The Isolation of Illness

Another morning and another time when I am not sure what to write. The house is exploding in a cacophony of noise and chaos. I stayed in bed longer than I should because I wasn’t feel my best this morning. I have been sick for the past few weeks and have spent far too much time with myself. I understand no one wanting to be around me, and not being able to be around others, but I miss human companionship.

I would just like a hug even if it means I infect the entire human race. Yesterday I had my first ever telehealth appointment, and it lasted a grand total of three minutes.
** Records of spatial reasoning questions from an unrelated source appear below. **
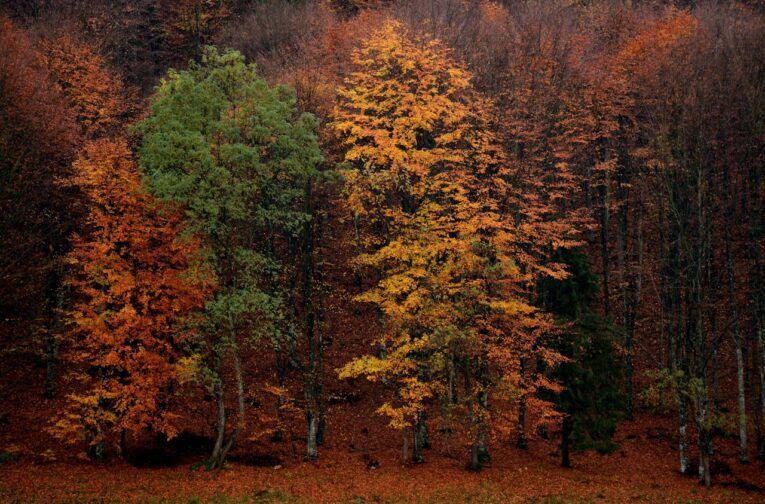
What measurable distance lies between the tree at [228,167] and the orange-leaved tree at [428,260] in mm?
2989

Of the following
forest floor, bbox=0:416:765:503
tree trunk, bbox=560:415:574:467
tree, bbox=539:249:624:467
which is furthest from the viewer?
tree trunk, bbox=560:415:574:467

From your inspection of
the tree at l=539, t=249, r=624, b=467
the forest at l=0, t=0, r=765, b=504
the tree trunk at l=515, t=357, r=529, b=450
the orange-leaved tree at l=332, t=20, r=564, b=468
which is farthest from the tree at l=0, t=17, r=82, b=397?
the tree at l=539, t=249, r=624, b=467

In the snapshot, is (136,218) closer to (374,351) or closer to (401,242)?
(401,242)

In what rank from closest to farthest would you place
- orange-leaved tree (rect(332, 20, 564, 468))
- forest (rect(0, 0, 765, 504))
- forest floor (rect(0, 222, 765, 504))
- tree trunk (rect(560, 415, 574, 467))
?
forest floor (rect(0, 222, 765, 504)) → forest (rect(0, 0, 765, 504)) → orange-leaved tree (rect(332, 20, 564, 468)) → tree trunk (rect(560, 415, 574, 467))

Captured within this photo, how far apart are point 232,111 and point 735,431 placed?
3028 centimetres

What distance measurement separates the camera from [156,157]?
21406mm

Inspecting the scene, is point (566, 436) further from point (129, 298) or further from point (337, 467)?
point (129, 298)

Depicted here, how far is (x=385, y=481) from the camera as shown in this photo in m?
22.1

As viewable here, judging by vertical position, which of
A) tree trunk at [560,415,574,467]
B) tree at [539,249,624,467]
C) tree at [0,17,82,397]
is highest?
tree at [0,17,82,397]

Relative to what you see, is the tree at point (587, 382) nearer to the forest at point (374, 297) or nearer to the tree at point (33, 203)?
the forest at point (374, 297)

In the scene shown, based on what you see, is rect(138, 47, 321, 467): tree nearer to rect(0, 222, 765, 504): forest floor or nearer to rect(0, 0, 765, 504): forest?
rect(0, 0, 765, 504): forest

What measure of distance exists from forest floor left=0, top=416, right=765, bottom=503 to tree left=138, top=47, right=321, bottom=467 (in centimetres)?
261

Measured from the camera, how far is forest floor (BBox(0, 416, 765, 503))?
1958 cm

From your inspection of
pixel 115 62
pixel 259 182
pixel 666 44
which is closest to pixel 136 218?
pixel 259 182
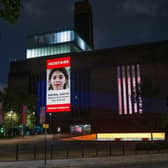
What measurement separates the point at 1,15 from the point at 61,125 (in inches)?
3757

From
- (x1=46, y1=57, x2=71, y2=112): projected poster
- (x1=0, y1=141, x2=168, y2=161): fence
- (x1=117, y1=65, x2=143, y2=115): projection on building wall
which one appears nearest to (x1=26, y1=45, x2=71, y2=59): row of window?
(x1=117, y1=65, x2=143, y2=115): projection on building wall

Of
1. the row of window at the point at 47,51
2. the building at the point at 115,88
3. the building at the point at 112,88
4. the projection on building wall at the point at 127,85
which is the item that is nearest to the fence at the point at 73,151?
the building at the point at 112,88

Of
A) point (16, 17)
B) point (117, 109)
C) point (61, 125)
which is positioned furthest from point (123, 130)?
point (16, 17)

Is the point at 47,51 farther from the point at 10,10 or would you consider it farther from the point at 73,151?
the point at 10,10

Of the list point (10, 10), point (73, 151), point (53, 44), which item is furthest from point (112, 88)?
point (10, 10)

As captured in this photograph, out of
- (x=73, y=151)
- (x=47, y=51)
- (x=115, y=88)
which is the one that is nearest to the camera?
(x=73, y=151)

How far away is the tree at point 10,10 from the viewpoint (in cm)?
902

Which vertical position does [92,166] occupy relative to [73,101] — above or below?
below

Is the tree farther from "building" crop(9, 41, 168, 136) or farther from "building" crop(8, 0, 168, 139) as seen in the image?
"building" crop(9, 41, 168, 136)

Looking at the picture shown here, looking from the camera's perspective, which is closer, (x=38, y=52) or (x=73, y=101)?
(x=73, y=101)

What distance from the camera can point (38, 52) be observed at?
128250 mm

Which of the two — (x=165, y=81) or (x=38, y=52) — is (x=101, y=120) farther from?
(x=38, y=52)

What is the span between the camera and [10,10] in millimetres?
9109

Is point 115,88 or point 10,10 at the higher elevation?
point 115,88
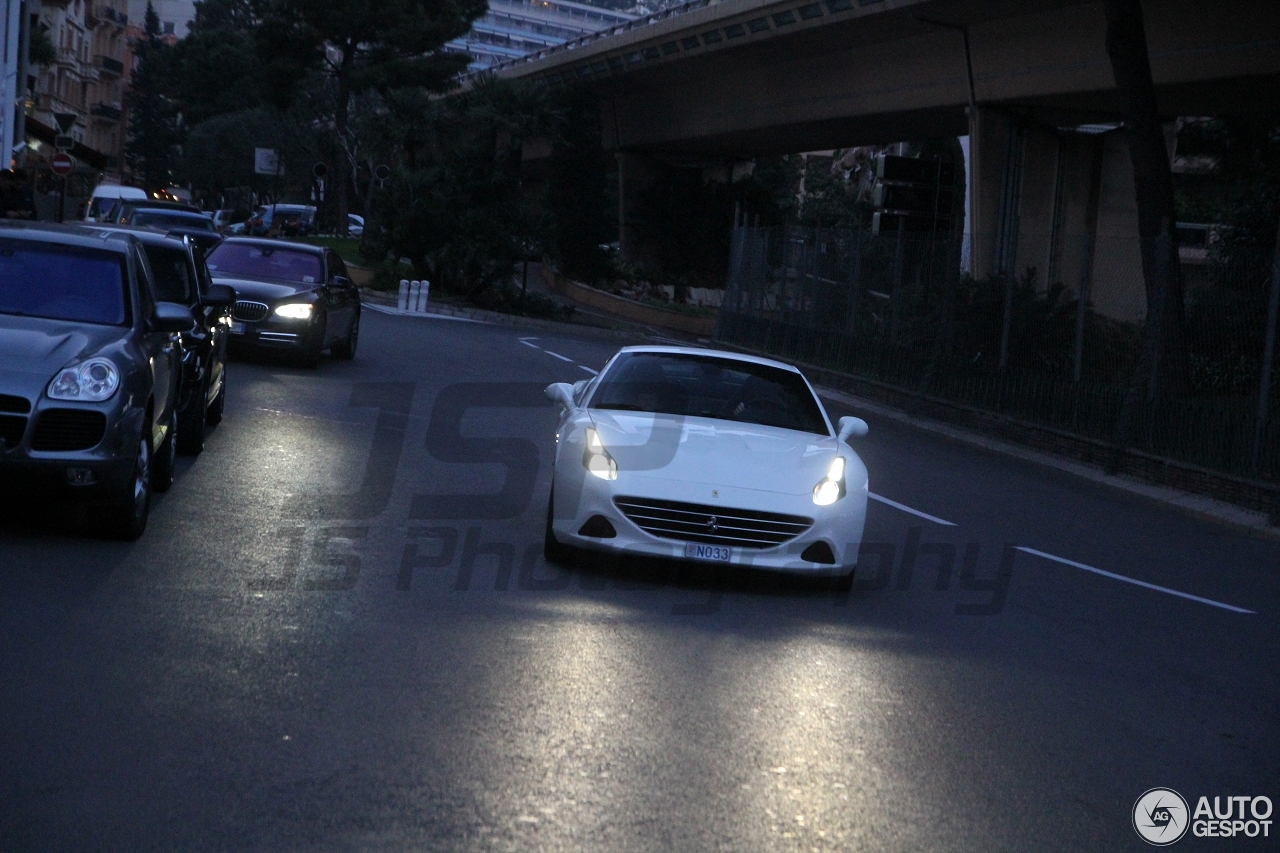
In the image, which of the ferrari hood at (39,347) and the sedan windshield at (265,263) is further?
the sedan windshield at (265,263)

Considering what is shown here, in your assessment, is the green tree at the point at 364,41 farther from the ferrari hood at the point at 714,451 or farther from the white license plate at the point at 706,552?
the white license plate at the point at 706,552

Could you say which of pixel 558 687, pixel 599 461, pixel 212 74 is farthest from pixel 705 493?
pixel 212 74

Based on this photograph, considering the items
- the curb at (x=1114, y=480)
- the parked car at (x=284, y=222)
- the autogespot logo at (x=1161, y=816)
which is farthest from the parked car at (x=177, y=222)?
the parked car at (x=284, y=222)

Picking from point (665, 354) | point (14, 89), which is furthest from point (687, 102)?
point (665, 354)

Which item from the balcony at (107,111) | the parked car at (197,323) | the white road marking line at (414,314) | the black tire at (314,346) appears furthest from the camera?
the balcony at (107,111)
Sometimes I wonder what doctors and nurses think when patients are pretty much diagnosing themselves.

The entire session was me explaining how an allergic reaction to ragweed became a respiratory infection which then led me to the urgent care and then to getting prescribed Prednisone which let in a bacterial infection and that is where we were. Now I am on antibiotics and hoping they slowly murder every germ in my body.

At this point I am unconvinced if it will actually work of if it will lead to something else. I am still in a weakened state and not feeling my best. The antibiotics made me feel tired last night. Tired enough to go to bed but not tired enough to fall asleep. Which gave me even more time to lay there alone.

Today is a wonderful day where my kids will be in school, and my wife will be in a day full of meetings. I won’t see anyone again. Tuesdays and Thursdays are my days off, but I am kind of tired of days off, and wouldn’t mind getting to be around people.